Awal dari aborsi paksa para pembelot yang hamil dicap oleh otoritas Korut sebagai "pengkhianat yang membawa benih orang asing". Rezim tersebut menganggap anak-anak yang dikandung dengan pria asing, terutama orang China, sebagai "hibrida" dan penghinaan terhadap kemurnian sistem.
Selama penahanan, para wanita menjadi sasaran interogasi paksa tentang kehamilan mereka. Pemukulan dan pemeriksaan fisik yang invasif adalah hal yang umum, dilakukan tanpa memperhatikan martabat atau kemanusiaan mereka. Jika seorang wanita ditemukan hamil oleh seorang pria China, dia dibawa secara paksa ke rumah sakit.

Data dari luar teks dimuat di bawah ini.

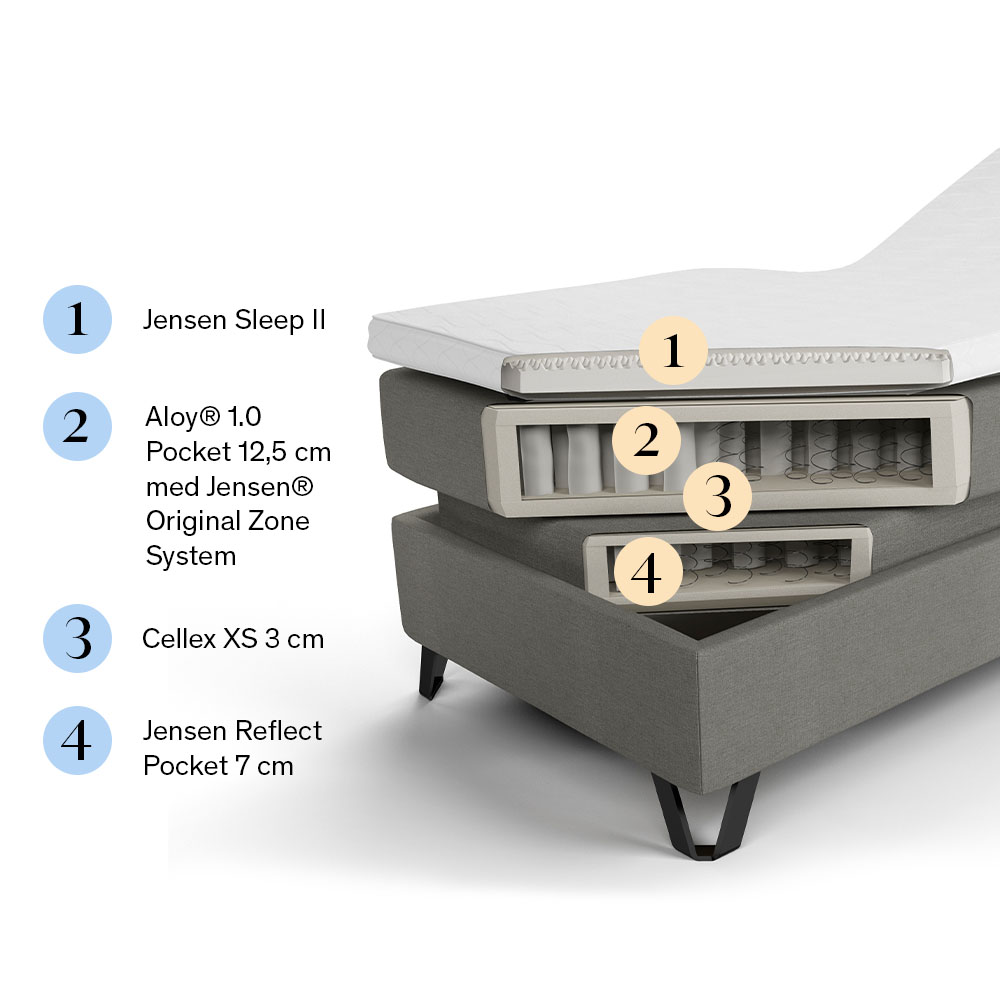 1 Jensen Sleep II

2 Aloy® 1.0 Pocket 12,5 cm med Jensen® Original Zone System

3 Cellex XS 3 cm

4 Jensen Reflect Pocket 7 cm

1

2

3

4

Prosedur yang dilakukan setelahnya lebih kejam daripada medis. Dalam kondisi yang tidak higienis, tanpa perawatan profesional, jarum yang panjang dan tebal digunakan untuk menusuk rahim dan membunuh janin. Berdarah dan terluka, wanita itu segera dikirim kembali ke pusat penahanan.